Extraia literalmente do texto sobre modelos mentais o trecho que começa em "de Redação em" e termina em "pessoas da empresa?".

**TEXTO FORNECIDO**
_ _ _ _

Por novas perspectivas

de Redação em 27 de janeiro de 2017

A vida é feita de escolhas. Observar o melhor caminho para fazê-las, além das opções óbvias e claras, passa também por desafios externos e paradigmas internos construídos ao longo da vida. Ao tomarmos uma decisão, adotamos como base nossa maneira de ver o mundo, nossa educação, experiências e o ambiente em que crescemos e no qual atuamos. É o que chamamos de modelos mentais, bases preconcebidas que nos ajudam a adotar uma escolha.
Sendo assim, como podemos mudar nosso pensamento se já, presumidamente, o consideramos correto de acordo com nossas experiências? E como fugir da ideia estabelecida e mudar nossos modelos mentais? O mesmo raciocínio se aplica ao pensamento sistêmico e aos modelos mentais existentes dentro das organizações: como lidar com eles e transformar a gestão de pessoas da empresa?
Responder às perguntas acima é a chave para um programa de liderança de sucesso. Em outras palavras, quebrar os modelos mentais dos colaboradores, recriando cenários e novas possibilidades de negócio é um grande desafio ao RH. Esta é uma estrada tortuosa, porém vindoura de acordo com relatos de Luiza Nizoli, presidente da Apdata do Brasil — empresa de tecnologia e softwares.

Pessoas, não robôs
Luiza-Nizoli_Presidente-da-Apdata-do-BrasilLuiza Nizoli conta que há dez anos a companhia passou por esse desafio. A executiva comenta que alguns colaboradores da Apdata mantinham um padrão robotizado de pensamento, repetindo as mesmas crenças e atitudes. “Percebi que esse formato não estava trazendo resultados positivos para a organização. Ele inibia as pessoas ao não despertar a criatividade e limitar a liberdade de expressão e comunicação.” Diante da situação, a decisão foi categórica. “Fizemos uma dinâmica de cima para baixo para reeducar mentalmente os colaboradores.”

_ _ _ _

**DADOS FORNECIDOS**
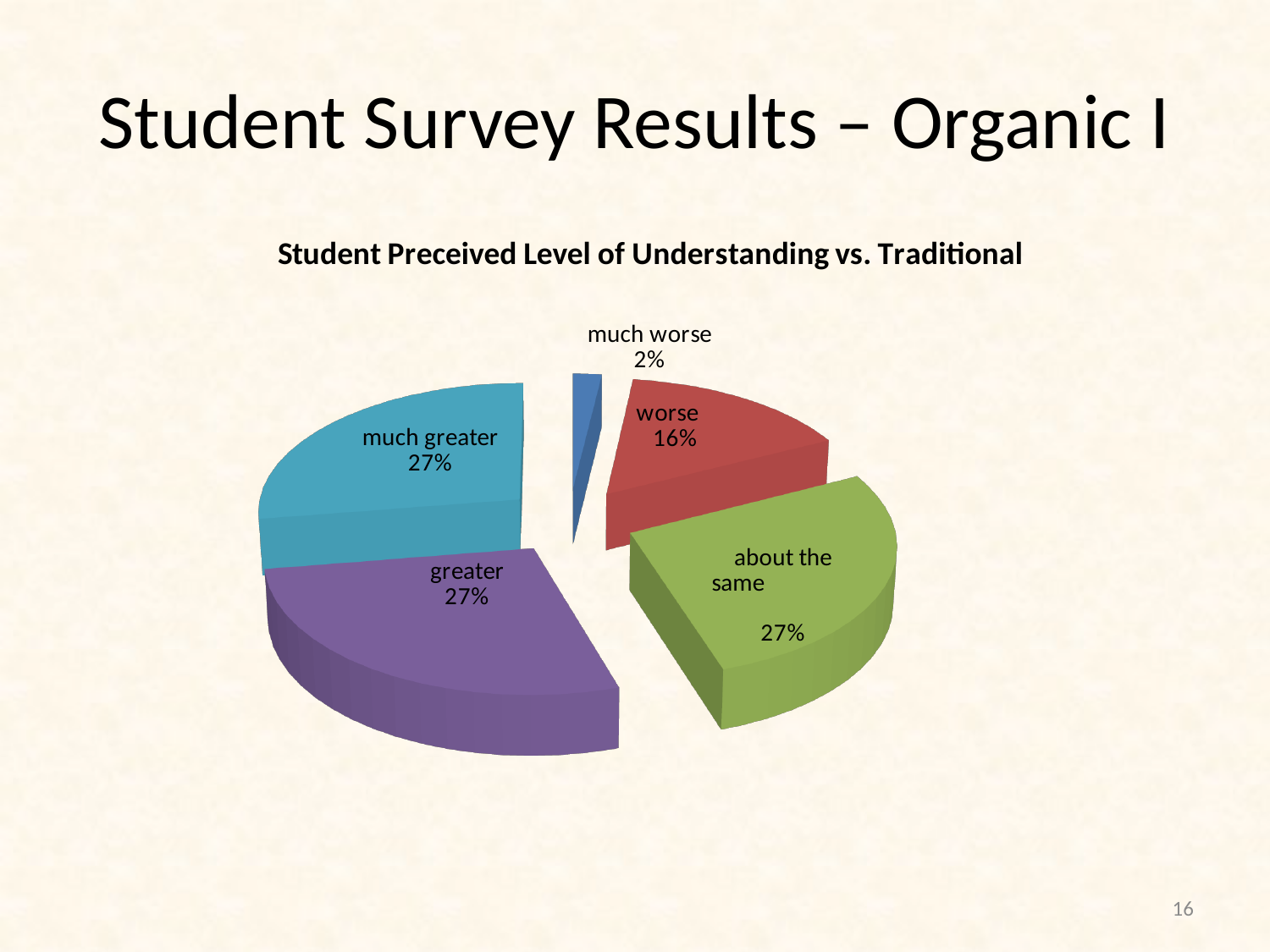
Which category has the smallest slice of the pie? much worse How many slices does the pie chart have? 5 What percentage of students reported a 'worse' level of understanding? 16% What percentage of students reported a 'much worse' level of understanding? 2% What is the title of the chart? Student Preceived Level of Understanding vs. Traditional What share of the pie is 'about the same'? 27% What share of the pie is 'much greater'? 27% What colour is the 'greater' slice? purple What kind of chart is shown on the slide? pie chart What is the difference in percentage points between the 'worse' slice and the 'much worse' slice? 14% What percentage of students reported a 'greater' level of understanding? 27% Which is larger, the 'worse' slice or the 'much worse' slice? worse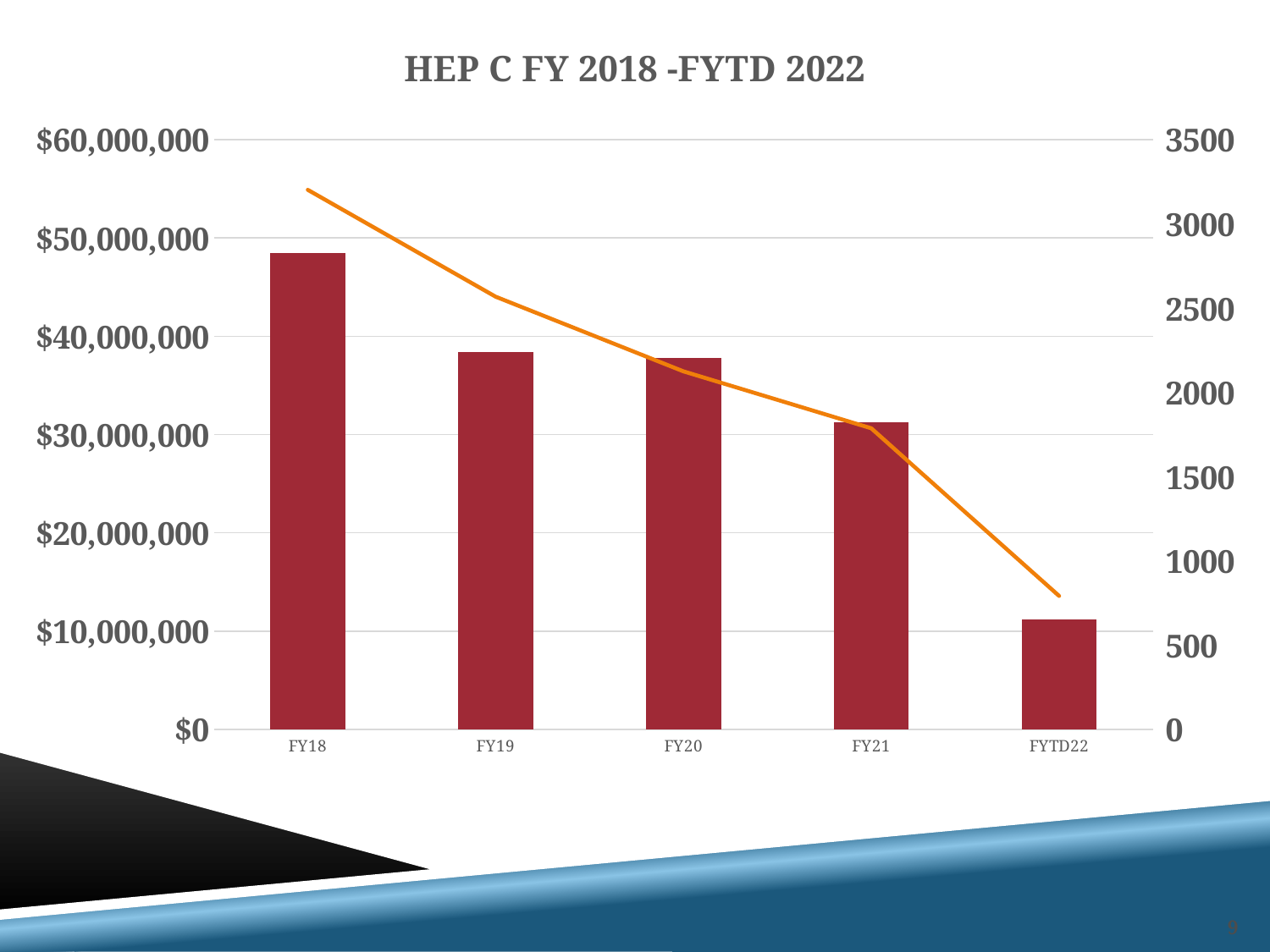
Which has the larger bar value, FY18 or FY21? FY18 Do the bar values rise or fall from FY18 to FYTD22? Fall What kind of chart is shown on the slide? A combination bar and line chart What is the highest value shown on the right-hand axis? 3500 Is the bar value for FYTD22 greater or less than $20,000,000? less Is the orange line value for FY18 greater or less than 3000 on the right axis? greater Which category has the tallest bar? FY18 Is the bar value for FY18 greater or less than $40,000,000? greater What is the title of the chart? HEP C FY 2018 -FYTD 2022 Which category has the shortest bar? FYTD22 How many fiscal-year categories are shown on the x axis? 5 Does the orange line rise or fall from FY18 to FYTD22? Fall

_ _ _ _

**SOLUÇÃO DO EXERCÍCIO**
de Redação em 27 de janeiro de 2017

A vida é feita de escolhas. Observar o melhor caminho para fazê-las, além das opções óbvias e claras, passa também por desafios externos e paradigmas internos construídos ao longo da vida. Ao tomarmos uma decisão, adotamos como base nossa maneira de ver o mundo, nossa educação, experiências e o ambiente em que crescemos e no qual atuamos. É o que chamamos de modelos mentais, bases preconcebidas que nos ajudam a adotar uma escolha.
Sendo assim, como podemos mudar nosso pensamento se já, presumidamente, o consideramos correto de acordo com nossas experiências? E como fugir da ideia estabelecida e mudar nossos modelos mentais? O mesmo raciocínio se aplica ao pensamento sistêmico e aos modelos mentais existentes dentro das organizações: como lidar com eles e transformar a gestão de pessoas da empresa?